Coveney on watch for changes to tax reliefs in transfer of farm within family

Tax reliefs to help farmers pass their farms to relatives and maintain a working farm within the family unit was discussed recently in the Oireachtas, just before the Summer recess.

Wicklow Fine Gael TD Deputy Simon Harris asked Simon Coveney TD, Minister for Agriculture, Food and the Marine, for an update on the current tax reliefs available to farmers.

In a written reply, the minister outlined the current tax reliefs available and also stressed he is liaising closely with the Minister of Finance regarding changes, if any, to these reliefs in the upcoming Budget 2014.

“Capital gains tax relief (CGT) is available to farmers over 55 years who dispose of certain qualifying assets. This relief, which is more commonly known as ‘retirement relief’, continues to be available having been in place for many years,” he outlined,” he said.

Among the criteria to apply is:

Firstly, the chargeable business asset of the individual which he/she has owned for at least 10 years up to the disposal date and which have been his/her chargeable business assets throughout the 10 years.

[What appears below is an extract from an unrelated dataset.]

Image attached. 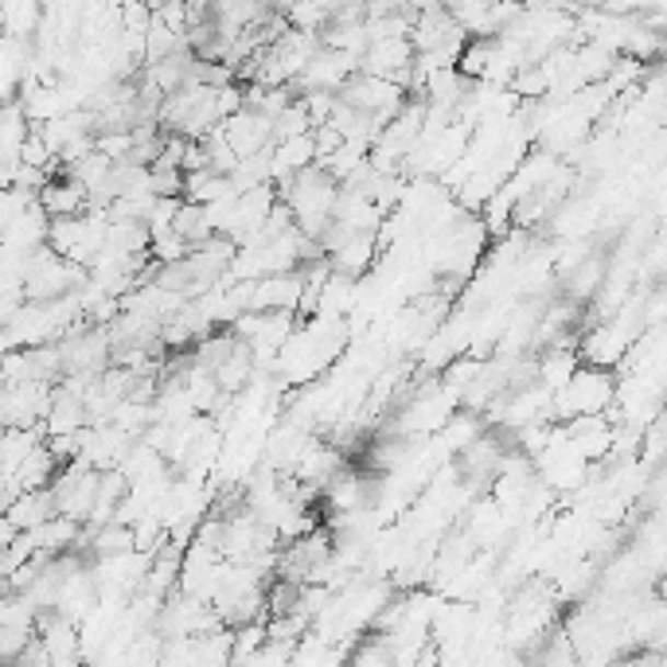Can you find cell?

Secondly, land leased under the Scheme of Early Retirement from Farming, where for a period of not less than 10 years prior to the land being leased it was owned by the person claiming relief and was farmed by him throughout that period.
Thirdly, land that was let at any time in the 15 years before disposal but, prior to its first letting, was farmed for 10 years by the owner and the disposal is to a child.

There are two separate elements to this type of CGT relief, the minister noted in a written reply. He outlined the elements currently available, which was as follows:

a) Disposal of a business or a farm to one’s child;

• Irrespective of the amount of consideration for the disposal, full relief may be claimed by a person on the disposal to his child. If the child disposes of the asset within six years clawback applies. To incentivise earlier lifetime transfer of holdings it was announced in Budget 2012 that, from January 2014, the amount of full relief in the case of transfers to children will be reduced from an unlimited amount to €3m for those aged over 66 years of age, but will be retained at the unlimited level for those aged 55-66 years. A two-year lead-in period for these changes was put in place to allow for an orderly transition.

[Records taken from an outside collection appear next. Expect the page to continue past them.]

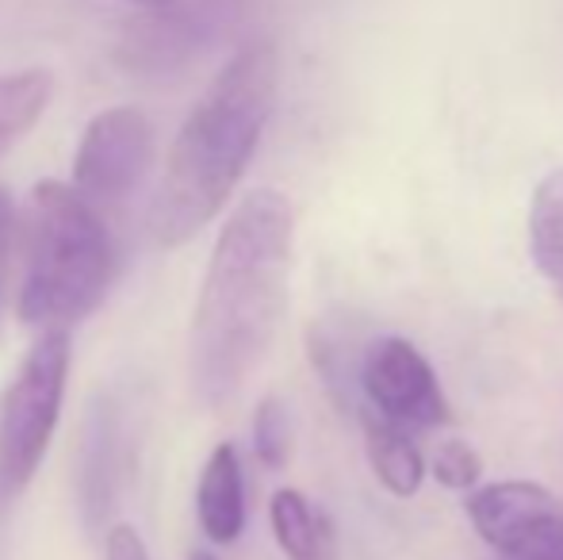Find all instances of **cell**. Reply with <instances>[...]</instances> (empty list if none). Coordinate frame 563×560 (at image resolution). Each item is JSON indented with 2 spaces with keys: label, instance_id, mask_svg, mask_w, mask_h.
Segmentation results:
<instances>
[{
  "label": "cell",
  "instance_id": "obj_1",
  "mask_svg": "<svg viewBox=\"0 0 563 560\" xmlns=\"http://www.w3.org/2000/svg\"><path fill=\"white\" fill-rule=\"evenodd\" d=\"M296 208L280 188H253L227 216L211 250L192 330L188 384L200 407L223 411L242 396L288 311Z\"/></svg>",
  "mask_w": 563,
  "mask_h": 560
},
{
  "label": "cell",
  "instance_id": "obj_2",
  "mask_svg": "<svg viewBox=\"0 0 563 560\" xmlns=\"http://www.w3.org/2000/svg\"><path fill=\"white\" fill-rule=\"evenodd\" d=\"M276 85V46L257 39L245 43L196 100L169 146L150 208V234L162 250L188 246L230 204L273 120Z\"/></svg>",
  "mask_w": 563,
  "mask_h": 560
},
{
  "label": "cell",
  "instance_id": "obj_3",
  "mask_svg": "<svg viewBox=\"0 0 563 560\" xmlns=\"http://www.w3.org/2000/svg\"><path fill=\"white\" fill-rule=\"evenodd\" d=\"M15 315L35 330H74L104 304L115 250L97 204L66 180H38L15 231Z\"/></svg>",
  "mask_w": 563,
  "mask_h": 560
},
{
  "label": "cell",
  "instance_id": "obj_4",
  "mask_svg": "<svg viewBox=\"0 0 563 560\" xmlns=\"http://www.w3.org/2000/svg\"><path fill=\"white\" fill-rule=\"evenodd\" d=\"M69 361H74L69 330H38L0 396V487L4 495H20L35 480L51 449L69 388Z\"/></svg>",
  "mask_w": 563,
  "mask_h": 560
},
{
  "label": "cell",
  "instance_id": "obj_5",
  "mask_svg": "<svg viewBox=\"0 0 563 560\" xmlns=\"http://www.w3.org/2000/svg\"><path fill=\"white\" fill-rule=\"evenodd\" d=\"M483 546L503 560L563 557V503L529 480H498L464 499Z\"/></svg>",
  "mask_w": 563,
  "mask_h": 560
},
{
  "label": "cell",
  "instance_id": "obj_6",
  "mask_svg": "<svg viewBox=\"0 0 563 560\" xmlns=\"http://www.w3.org/2000/svg\"><path fill=\"white\" fill-rule=\"evenodd\" d=\"M154 162V123L131 105L104 108L81 131L74 150V180L69 185L92 204L126 200L142 185Z\"/></svg>",
  "mask_w": 563,
  "mask_h": 560
},
{
  "label": "cell",
  "instance_id": "obj_7",
  "mask_svg": "<svg viewBox=\"0 0 563 560\" xmlns=\"http://www.w3.org/2000/svg\"><path fill=\"white\" fill-rule=\"evenodd\" d=\"M361 396L368 399L372 411L410 426V430H438V426L452 422L449 396L430 358L399 334L364 345Z\"/></svg>",
  "mask_w": 563,
  "mask_h": 560
},
{
  "label": "cell",
  "instance_id": "obj_8",
  "mask_svg": "<svg viewBox=\"0 0 563 560\" xmlns=\"http://www.w3.org/2000/svg\"><path fill=\"white\" fill-rule=\"evenodd\" d=\"M196 523L211 546H234L245 534V472L238 449L223 441L211 449L196 484Z\"/></svg>",
  "mask_w": 563,
  "mask_h": 560
},
{
  "label": "cell",
  "instance_id": "obj_9",
  "mask_svg": "<svg viewBox=\"0 0 563 560\" xmlns=\"http://www.w3.org/2000/svg\"><path fill=\"white\" fill-rule=\"evenodd\" d=\"M361 430H364V457H368L372 476L395 499H415L422 492L426 476H430V464H426L418 441L410 438V426L384 419L379 411L364 407Z\"/></svg>",
  "mask_w": 563,
  "mask_h": 560
},
{
  "label": "cell",
  "instance_id": "obj_10",
  "mask_svg": "<svg viewBox=\"0 0 563 560\" xmlns=\"http://www.w3.org/2000/svg\"><path fill=\"white\" fill-rule=\"evenodd\" d=\"M268 523L288 560H338V534L330 515L299 487H280L268 499Z\"/></svg>",
  "mask_w": 563,
  "mask_h": 560
},
{
  "label": "cell",
  "instance_id": "obj_11",
  "mask_svg": "<svg viewBox=\"0 0 563 560\" xmlns=\"http://www.w3.org/2000/svg\"><path fill=\"white\" fill-rule=\"evenodd\" d=\"M529 257L563 304V165L544 173L529 200Z\"/></svg>",
  "mask_w": 563,
  "mask_h": 560
},
{
  "label": "cell",
  "instance_id": "obj_12",
  "mask_svg": "<svg viewBox=\"0 0 563 560\" xmlns=\"http://www.w3.org/2000/svg\"><path fill=\"white\" fill-rule=\"evenodd\" d=\"M54 97V74L46 69H12L0 74V154L35 131Z\"/></svg>",
  "mask_w": 563,
  "mask_h": 560
},
{
  "label": "cell",
  "instance_id": "obj_13",
  "mask_svg": "<svg viewBox=\"0 0 563 560\" xmlns=\"http://www.w3.org/2000/svg\"><path fill=\"white\" fill-rule=\"evenodd\" d=\"M296 446V422L280 396H265L253 411V453L268 472H280L291 461Z\"/></svg>",
  "mask_w": 563,
  "mask_h": 560
},
{
  "label": "cell",
  "instance_id": "obj_14",
  "mask_svg": "<svg viewBox=\"0 0 563 560\" xmlns=\"http://www.w3.org/2000/svg\"><path fill=\"white\" fill-rule=\"evenodd\" d=\"M430 476L449 492H475V484L483 480V457L472 441L449 438L438 446L430 461Z\"/></svg>",
  "mask_w": 563,
  "mask_h": 560
},
{
  "label": "cell",
  "instance_id": "obj_15",
  "mask_svg": "<svg viewBox=\"0 0 563 560\" xmlns=\"http://www.w3.org/2000/svg\"><path fill=\"white\" fill-rule=\"evenodd\" d=\"M15 231H20L15 200H12V193H8V188H0V307H4L8 270H12V254H15Z\"/></svg>",
  "mask_w": 563,
  "mask_h": 560
},
{
  "label": "cell",
  "instance_id": "obj_16",
  "mask_svg": "<svg viewBox=\"0 0 563 560\" xmlns=\"http://www.w3.org/2000/svg\"><path fill=\"white\" fill-rule=\"evenodd\" d=\"M104 560H150L146 541L131 523H115L104 534Z\"/></svg>",
  "mask_w": 563,
  "mask_h": 560
},
{
  "label": "cell",
  "instance_id": "obj_17",
  "mask_svg": "<svg viewBox=\"0 0 563 560\" xmlns=\"http://www.w3.org/2000/svg\"><path fill=\"white\" fill-rule=\"evenodd\" d=\"M126 4H142V8H162V4H169V0H126Z\"/></svg>",
  "mask_w": 563,
  "mask_h": 560
},
{
  "label": "cell",
  "instance_id": "obj_18",
  "mask_svg": "<svg viewBox=\"0 0 563 560\" xmlns=\"http://www.w3.org/2000/svg\"><path fill=\"white\" fill-rule=\"evenodd\" d=\"M188 560H219V557H216V553H208V549H196V553L188 557Z\"/></svg>",
  "mask_w": 563,
  "mask_h": 560
},
{
  "label": "cell",
  "instance_id": "obj_19",
  "mask_svg": "<svg viewBox=\"0 0 563 560\" xmlns=\"http://www.w3.org/2000/svg\"><path fill=\"white\" fill-rule=\"evenodd\" d=\"M552 560H563V557H552Z\"/></svg>",
  "mask_w": 563,
  "mask_h": 560
}]
</instances>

b) Disposal of a business or farm to a person other than one’s child;

• Where the consideration is less that €750,000 there is full relief for those aged over 55 years. Where the consideration is over €750,000 marginal relief is available which reduces the CGT payable to an amount equal to half the excess over €750,000. Budget 2012 introduced from January 2014 onwards a lowering of the amount of full relief in these cases from €750,000 to €500,000 for those aged over 66 years of age. The level will be retained at the 750,000 level for those aged 55-66 years.

According to the minister, Budget 2012 introduced new lower stamp duty rates for land transfers with a 1 per cent rate now applicable to transfers to close relations until the end of 2014. The 1 per cent rate is half the rate applicable to non-family transfers.

In addition Budget 2013 extended the longstanding 100 per cent relief on stamp duty for land transfers to certain young trained farmers for a further period of three years until end of 2015, he said.

“The range of tax measures applicable to the agricultural sector announced in recent Budgets reflect the Government’s commitment to supporting younger farmers through encouraging earlier inter-generational transfer of farm holdings and minimising the costs associated with transfer of farm holdings,” the Minister said. “These measures have created a positive environment for structural change to occur and will help facilitate meeting the ambitious expansion targets planned in the Food Harvest 2020 strategy.”